-- begin QUOTED TEXT --

One thing that I always want to improve in and has at times been a struggle is to be more disciplined.  In my own life I've seen that self-discipline helps me be more spiritually healthy, and sharp for the Lord. God has made it very plain even in nature, that the best results in anything come through consistency, not overnight.  This is why it’s important to exercise self-discipline.

“Everyone who competes in the games exercises self-control in all things. They then do it to receive a perishable wreath, but we an imperishable.”  1 Corinthians 9:25 NASB



Self discipline for a Christian means making a voluntary decision to do spiritually profitable things consistently, that we know will benefit eternally.

Many religions and even unbelievers try to discipline themselves, but the difference for us is our motive. 



Self-discipline should be out of love and gratitude for the Lord – not out of compulsion because we feel we’ll be punished if we don’t do them.

Colossians 2:23-3:1 “These are matters which have, to be sure, the appearance of wisdom in self-made religion and self-abasement and severe treatment of the body, but are of no value against fleshly indulgence.  Therefore if you have been raised up with Christ, keep seeking the things above, where Christ is, seated at the right hand of God.”

-- end QUOTED TEXT --

### [WHAT IS ASKED]
- a) Can you reproduce the text on self-discipline word for word, starting with "One thing that" and going on through "is our motive."?
- b) Can you carry on the text on self-discipline from the point where it stops?

-- begin RECORDS PROVIDED --

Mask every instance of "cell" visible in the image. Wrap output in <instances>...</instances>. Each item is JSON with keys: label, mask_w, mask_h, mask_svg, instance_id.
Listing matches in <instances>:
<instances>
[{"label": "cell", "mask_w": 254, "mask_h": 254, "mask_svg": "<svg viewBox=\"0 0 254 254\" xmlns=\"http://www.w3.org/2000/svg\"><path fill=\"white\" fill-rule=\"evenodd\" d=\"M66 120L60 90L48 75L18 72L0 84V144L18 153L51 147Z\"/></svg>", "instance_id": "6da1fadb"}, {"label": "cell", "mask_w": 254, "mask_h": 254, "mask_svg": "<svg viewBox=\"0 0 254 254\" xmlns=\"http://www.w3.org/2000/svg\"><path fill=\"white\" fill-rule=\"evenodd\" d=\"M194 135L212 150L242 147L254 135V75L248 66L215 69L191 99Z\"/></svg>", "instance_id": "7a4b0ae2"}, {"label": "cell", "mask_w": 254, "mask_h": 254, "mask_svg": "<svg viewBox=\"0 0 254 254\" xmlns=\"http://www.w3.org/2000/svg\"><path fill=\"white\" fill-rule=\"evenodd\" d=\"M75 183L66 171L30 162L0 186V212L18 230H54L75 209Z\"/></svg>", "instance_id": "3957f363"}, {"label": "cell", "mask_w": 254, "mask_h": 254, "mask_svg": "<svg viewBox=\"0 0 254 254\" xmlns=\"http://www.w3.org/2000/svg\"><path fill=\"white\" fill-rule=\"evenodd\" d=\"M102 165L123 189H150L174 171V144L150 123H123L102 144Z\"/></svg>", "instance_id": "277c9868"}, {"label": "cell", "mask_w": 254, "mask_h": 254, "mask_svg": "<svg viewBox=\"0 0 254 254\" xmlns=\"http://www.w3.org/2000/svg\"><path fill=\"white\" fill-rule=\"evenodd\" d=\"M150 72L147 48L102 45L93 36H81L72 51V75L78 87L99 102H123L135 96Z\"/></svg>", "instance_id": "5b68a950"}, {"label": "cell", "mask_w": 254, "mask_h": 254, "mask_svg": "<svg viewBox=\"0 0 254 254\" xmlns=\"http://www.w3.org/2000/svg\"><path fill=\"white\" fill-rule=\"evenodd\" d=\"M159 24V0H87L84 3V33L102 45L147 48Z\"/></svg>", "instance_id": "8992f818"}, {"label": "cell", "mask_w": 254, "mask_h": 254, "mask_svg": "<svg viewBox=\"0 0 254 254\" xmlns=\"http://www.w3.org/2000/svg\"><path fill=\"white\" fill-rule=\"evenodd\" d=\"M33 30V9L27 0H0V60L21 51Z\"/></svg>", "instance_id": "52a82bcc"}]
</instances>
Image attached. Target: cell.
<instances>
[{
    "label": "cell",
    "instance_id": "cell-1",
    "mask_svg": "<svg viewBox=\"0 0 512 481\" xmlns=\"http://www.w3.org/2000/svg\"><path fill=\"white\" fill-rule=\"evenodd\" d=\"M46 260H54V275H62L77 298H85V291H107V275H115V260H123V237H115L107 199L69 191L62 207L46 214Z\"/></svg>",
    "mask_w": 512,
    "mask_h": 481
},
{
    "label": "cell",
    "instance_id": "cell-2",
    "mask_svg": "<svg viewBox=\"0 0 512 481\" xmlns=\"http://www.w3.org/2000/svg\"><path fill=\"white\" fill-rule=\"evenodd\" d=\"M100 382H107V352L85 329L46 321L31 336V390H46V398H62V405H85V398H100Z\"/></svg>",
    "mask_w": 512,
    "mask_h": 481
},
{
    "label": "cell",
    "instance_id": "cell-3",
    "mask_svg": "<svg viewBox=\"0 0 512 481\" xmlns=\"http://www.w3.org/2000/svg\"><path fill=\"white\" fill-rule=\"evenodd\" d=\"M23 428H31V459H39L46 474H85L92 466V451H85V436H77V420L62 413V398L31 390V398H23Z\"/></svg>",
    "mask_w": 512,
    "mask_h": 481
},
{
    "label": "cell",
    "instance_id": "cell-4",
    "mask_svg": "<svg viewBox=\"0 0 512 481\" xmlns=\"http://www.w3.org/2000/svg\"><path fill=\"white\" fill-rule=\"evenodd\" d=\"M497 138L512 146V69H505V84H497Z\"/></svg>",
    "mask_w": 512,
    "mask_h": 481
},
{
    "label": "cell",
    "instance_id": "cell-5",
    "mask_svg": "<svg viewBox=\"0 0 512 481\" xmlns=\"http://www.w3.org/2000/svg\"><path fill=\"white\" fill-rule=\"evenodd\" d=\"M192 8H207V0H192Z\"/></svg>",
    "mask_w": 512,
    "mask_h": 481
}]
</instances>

-- end RECORDS PROVIDED --

### [ANSWERS TO THE EXERCISES]
- a)
One thing that I always want to improve in and has at times been a struggle is to be more disciplined.  In my own life I've seen that self-discipline helps me be more spiritually healthy, and sharp for the Lord. God has made it very plain even in nature, that the best results in anything come through consistency, not overnight.  This is why it’s important to exercise self-discipline.

“Everyone who competes in the games exercises self-control in all things. They then do it to receive a perishable wreath, but we an imperishable.”  1 Corinthians 9:25 NASB



Self discipline for a Christian means making a voluntary decision to do spiritually profitable things consistently, that we know will benefit eternally.

Many religions and even unbelievers try to discipline themselves, but the difference for us is our motive.

- b)
So it means setting goals for ourselves to spend our time and actions not just away from sin, but profitably (“All things are lawful, but not all are profitable” - 1 Cor 10:23) as best as we can for the sake of living for God, without condemnation or guilt if we sometimes fall short of meeting them.

If I am consistently undisciplined, years of my life can be wasted away eternally with little spiritual growth, even if the years were spent on lawful things which aren’t sin.  I’ll pay an eternal price of spiritual growth, maturity, and closeness with the Lord.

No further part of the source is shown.